In music, counterpoint literally means “note against note.” Visualizing counterpoint is a way of understanding the shape and tension of the music at a given moment. Take for example this excerpt from Rondo A Capriccio, a piano work by Beethoven:

The picture above is a piano roll, which displays the music on a grid with pitch on the y-axis and rhythmic value on the x-axis. This piano roll displays the top two voices from the Beethoven excerpt. (Click here to listen to the excerpt). When I listen to music, I try to visualize the musical line(s) – and looking at music on a piano roll has put this in a new perspective for me. Of course, counterpoint didn’t begin with Beethoven… If you want to learn from the master, Bach’s The Art of Fugue is a great place to try to begin hearing music in terms of shapes and lines.

The linear quality of improvisation in the bebop style has roots in the counterpoint of Bach (and the Bach-influenced classical composers who followed). However, bebop deals with a significantly different harmonic language.

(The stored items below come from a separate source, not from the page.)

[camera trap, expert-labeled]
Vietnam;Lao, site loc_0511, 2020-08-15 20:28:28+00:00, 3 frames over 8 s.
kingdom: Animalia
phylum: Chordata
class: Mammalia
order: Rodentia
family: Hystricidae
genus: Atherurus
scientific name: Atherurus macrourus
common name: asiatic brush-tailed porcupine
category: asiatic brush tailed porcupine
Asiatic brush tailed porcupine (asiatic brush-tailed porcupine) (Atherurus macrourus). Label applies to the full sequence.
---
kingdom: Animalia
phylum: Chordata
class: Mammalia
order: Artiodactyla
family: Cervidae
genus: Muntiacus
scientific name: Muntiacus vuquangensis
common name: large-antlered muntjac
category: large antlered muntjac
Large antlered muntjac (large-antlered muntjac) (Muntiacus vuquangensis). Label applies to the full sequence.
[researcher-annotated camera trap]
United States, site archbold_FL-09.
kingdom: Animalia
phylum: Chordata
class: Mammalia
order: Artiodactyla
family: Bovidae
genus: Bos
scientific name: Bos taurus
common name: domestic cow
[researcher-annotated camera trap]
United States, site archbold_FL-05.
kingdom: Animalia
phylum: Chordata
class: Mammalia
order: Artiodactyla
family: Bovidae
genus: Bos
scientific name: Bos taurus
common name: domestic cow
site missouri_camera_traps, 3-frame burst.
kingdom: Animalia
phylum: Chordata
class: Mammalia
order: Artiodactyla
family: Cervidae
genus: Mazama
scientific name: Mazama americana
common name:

Saxophonist/composer Anthony Braxton creates a visual picture of what he calls “Bebop Sound Space” in the book Forces in Motion: The Music and Thoughts of Anthony Braxton. The rhythm section (bass/drums/piano) inhabits the lower end of the musical spectrum. The soloist typically occupies the sonic space above the harmonic foundation of the rhythm section, and the shape of the solo reflects the contour of the harmony. (See how the dips and peaks in the solo line correspond with the ups and downs in the harmonic structure).

For Braxton, the individuality of the soloist is defined by the shape of the solo and how this that relates the the musical vocabulary of the soloist.

Link: Charlie Parker plays Confirmation (iTunes)

In Braxton’s words: “By gravillic weight I’m talking about how the gravity that underlines how a given forming is established in space. That being… Suppose I did a visual imprint, with respect to the gravillic contour; I would take one particular shape and section it off, then talk of the gravity points in forming as a way of understanding how that vocabulary works. Bird’s music would be like: (hums Parker solo and traces shape in the air).

link: Eric Dolphy plays Iron Man (iTunes)

Baxton continues: “Take Eric Dolphy’s language: the intervalic relationships between distances would be part of the contour of his music: (hums Dolphy solo and traces shape in air).”

Thinking about jazz in terms of shape and language is especially relevant when considering its historical relationship with animation. Many animators at UPA in the were highly influenced by the ideas in Gyorgy Kepes’s book, Language of Vision (published in 1944). I think many of these forward-looking animators saw the innovation of the be-bop language in the 40s as a model for creating a new visual language in animation. More on that later.

If you haven’t read it, buy Graham Lock’s book on Anthony Braxton! It will change the way you think about music forever.